## Document

········

Spark tasks with Cassandra - count

I am new to Spark and Cassandra.
We are using Spark on top of Cassandra to read data, since we have requirement to read data using non-primary key columns.
One observation is, number of tasks for a spark job increasing w.r.t data growth. Due to this we are facing lot of latency in fetching data.
What would be the reasons for the spark job task count increase?
What should be considered to increase performance in Spark with Cassandra?
Please suggest me.
Thanks,
Mallikarjun

The input split size is controlled by the configuration spark.cassandra.input.split.size_in_mb. Each split will generate a task in Spark, therefore, the more data in Cassandra, the longer it will take to process (which is what you would expect)
To improve performance, make sure you are aligning the partitions using joinWithCassandraTable. Don't use context.cassandraTable(...) unless you absolutely need all the data in the table and optimize the retrieved data using select to project only the columns that you need.
If you need data from some rows, it would make sense to build a secondary table where the id of those rows is stored.
Secondary indexes could also help to select subsets of the data, but I've seen reports of if being not highly performant.

What would be the reasons for the spark job task count increase?
Following on from maasgs answer, rather than setting the spark.cassandra.input.split.size_in_mb. on the SparkConf, it can be useful to use the ReadConf config when reading from different keyspaces/datacentres in a single job:
val readConf = ReadConf(
splitCount = Option(500),
splitSizeInMB = 64,
fetchSizeInRows = 1000,
consistencyLevel = ConsistencyLevel.LOCAL_ONE,
taskMetricsEnabled = true
)
val rows = sc.cassandraTable(cassandraKeyspace, cassandraTable).withReadConf(readConf)
What should be considered to increase performance in Spark with
Cassandra?
As far as increasing performance is concerned, this will depend on the jobs you are running and the types of transformations required. Some general advice to maximise Spark-Cassandra performance (As can be found here) is outlined below.
Your choice of operations and the order in which they are applied is critical to performance.
You must organize your processes with task distribution and memory in mind.

········

## Written exercise
Reproduce word for word the stretch of the Spark and Cassandra thread above from "To improve performance, make" through "that you need.".

## Available data
········

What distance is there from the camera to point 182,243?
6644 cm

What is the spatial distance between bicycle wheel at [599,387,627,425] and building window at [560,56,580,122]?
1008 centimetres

········

## Solution to the problem
To improve performance, make sure you are aligning the partitions using joinWithCassandraTable. Don't use context.cassandraTable(...) unless you absolutely need all the data in the table and optimize the retrieved data using select to project only the columns that you need.